La révision récente du Code de la nationalité gabonaise, opérée par ordonnance du 26 février 2026 et publiée au Journal officiel un mois plus tard, suscite une vive polémique. Présentée par certains comme une mise à jour nécessaire d'un texte jugé obsolète, s'inscrivant dans une "dynamique de refondation juridique et de souveraineté internationale" en droite ligne des recommandations du Dialogue national inclusif d'Angondje, cette réforme cristallise les inquiétudes autant qu'elle divise l'opinion publique. Et ce sont essentiellement les politiques qui se sont saisis de la question, laissant de côté les universitaires et autres membres de la société civile qui, comme trop souvent, brillent par leur absence dans les débats de société. Bref, ce Code apparaît comme révélateur des tensions qui traversent le paysage politique national. Comme cela l'a été dans l'Hexagone, au plus fort du débat sur la déchéance de la nationalité, en 2016, sous la présidence de François Hollande.
En tout cas, pour les pourfendeurs du texte, c'est d'abord la méthode qui dérange autant qu'elle interroge. Entendu que selon eux, il a été adopté sans débat parlementaire, alors même qu'il touche à l'un des piliers fondamentaux de l'État. Pour le président d'Ensemble pour le Gabon (EPG), Alain-Claude Bilie-By-Nze, et le "secrétaire général de l'aile légaliste du Parti démocratique gabonais (PDG)", Ali Akbar Onanga Y'Obegue, cette démarche dénote d’une volonté de mise à l'écart du peuple. Sans oublier que sur le fond, à les entendre, certaines dispositions fragilisent le vivre-ensemble en instituant une catégorisation des citoyens. Avec à la clé, des discriminations et la possibilité de déchoir de la nationalité toute personne impliquée dans des activités " déstabilisatrices et subversives" contre l'État (lire par ailleurs).
À l’opposé, pour les défenseurs du texte, rien à redire. D'autant que selon eux, celui-ci s'avère pertinent au regard des travers observés par le passé.
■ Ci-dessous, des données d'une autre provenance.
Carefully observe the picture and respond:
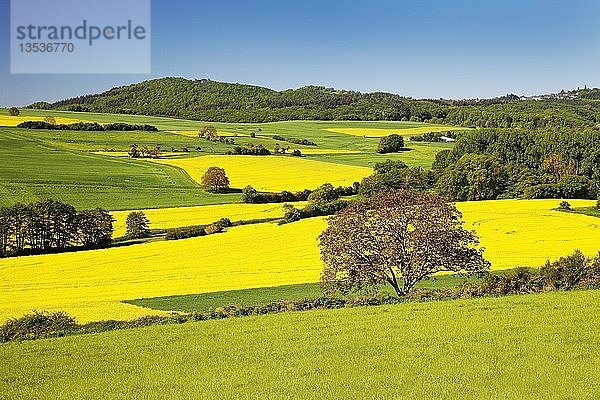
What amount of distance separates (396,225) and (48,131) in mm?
97869

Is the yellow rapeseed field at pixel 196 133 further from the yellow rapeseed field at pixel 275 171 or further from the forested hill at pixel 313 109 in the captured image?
the forested hill at pixel 313 109

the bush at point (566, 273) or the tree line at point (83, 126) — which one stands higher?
the tree line at point (83, 126)

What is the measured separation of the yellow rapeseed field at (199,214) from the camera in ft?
178

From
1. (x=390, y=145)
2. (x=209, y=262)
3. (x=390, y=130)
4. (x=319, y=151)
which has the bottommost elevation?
(x=209, y=262)

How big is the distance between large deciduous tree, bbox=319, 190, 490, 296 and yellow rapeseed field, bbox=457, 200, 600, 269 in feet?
27.4

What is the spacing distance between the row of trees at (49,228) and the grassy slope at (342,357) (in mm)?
26376

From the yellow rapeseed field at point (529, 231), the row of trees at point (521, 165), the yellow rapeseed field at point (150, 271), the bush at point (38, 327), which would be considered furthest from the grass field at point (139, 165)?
the bush at point (38, 327)

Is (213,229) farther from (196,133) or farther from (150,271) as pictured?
(196,133)

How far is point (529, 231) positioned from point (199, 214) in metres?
27.5

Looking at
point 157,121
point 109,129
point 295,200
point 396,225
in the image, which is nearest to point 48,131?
point 109,129

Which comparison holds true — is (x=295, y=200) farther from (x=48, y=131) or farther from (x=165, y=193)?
(x=48, y=131)

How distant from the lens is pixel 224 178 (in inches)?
2813

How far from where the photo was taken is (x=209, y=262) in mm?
39969

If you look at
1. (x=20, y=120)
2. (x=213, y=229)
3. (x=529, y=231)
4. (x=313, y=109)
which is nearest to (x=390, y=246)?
(x=529, y=231)
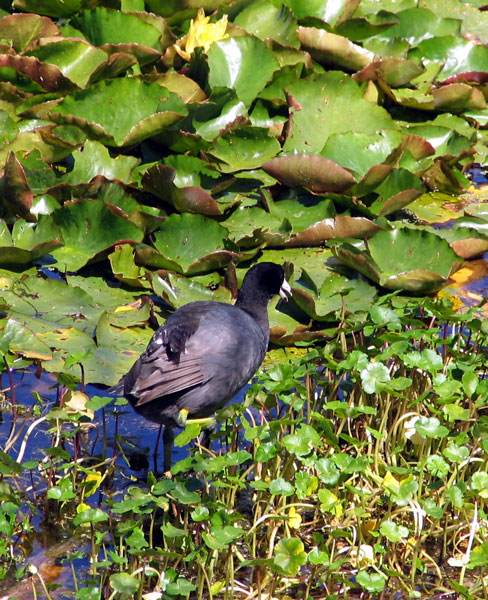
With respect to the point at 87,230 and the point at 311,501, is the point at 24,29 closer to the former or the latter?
the point at 87,230

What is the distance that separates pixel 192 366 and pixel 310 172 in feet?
6.20

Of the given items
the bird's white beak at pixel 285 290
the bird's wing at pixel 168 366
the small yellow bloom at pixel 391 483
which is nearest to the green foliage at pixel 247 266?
the small yellow bloom at pixel 391 483

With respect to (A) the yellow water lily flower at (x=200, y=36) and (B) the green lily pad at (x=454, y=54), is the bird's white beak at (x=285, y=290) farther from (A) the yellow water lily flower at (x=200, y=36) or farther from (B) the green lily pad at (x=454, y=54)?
(B) the green lily pad at (x=454, y=54)

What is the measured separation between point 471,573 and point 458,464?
371 mm

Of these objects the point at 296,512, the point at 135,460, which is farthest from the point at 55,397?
the point at 296,512

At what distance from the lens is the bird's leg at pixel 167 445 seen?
3.61 metres

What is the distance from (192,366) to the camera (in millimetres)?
3629

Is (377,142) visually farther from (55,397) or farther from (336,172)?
(55,397)

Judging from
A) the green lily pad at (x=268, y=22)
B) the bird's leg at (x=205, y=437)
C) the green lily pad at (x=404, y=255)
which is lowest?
the bird's leg at (x=205, y=437)

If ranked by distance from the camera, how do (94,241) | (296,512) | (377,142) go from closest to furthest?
1. (296,512)
2. (94,241)
3. (377,142)

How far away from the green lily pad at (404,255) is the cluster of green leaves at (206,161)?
1 cm

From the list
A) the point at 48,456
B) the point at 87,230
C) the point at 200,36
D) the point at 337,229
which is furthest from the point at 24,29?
the point at 48,456

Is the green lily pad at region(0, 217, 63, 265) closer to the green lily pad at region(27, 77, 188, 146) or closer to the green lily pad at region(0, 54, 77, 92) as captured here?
the green lily pad at region(27, 77, 188, 146)

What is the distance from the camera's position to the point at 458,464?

Une époque si récente à laquelle la nationalité gabonaise était presque galvaudée, car attribuée avec légèreté à des individus sans foi ni loi qui ne manifestaient aucune volonté de s'intégrer ou un quelconque lien d'attachement envers la nation qui les avait accueillis avec amour et humanisme.
Pour eux, notamment la députée du 2e siège de la commune de Franceville, Justine Lekogo, cette révision, salutaire, obéit à une volonté de durcir les conditions d'acquisition de la nationalité gabonaise, de purger le passif du système déchu, de renforcer les contrôles administratif et judiciaire, etc. Au milieu de tout cela, les regards semblent désormais rivés vers le Parlement où, comme le prévoient les dispositions de l'article 99 de la Constitution, l'ordonnance 0004/PR/2026 devra être soumise à l'examen des députés et sénateurs pour ratification. Comme quoi, les représentants du peuple devront trancher loin de toute forme de passion politique.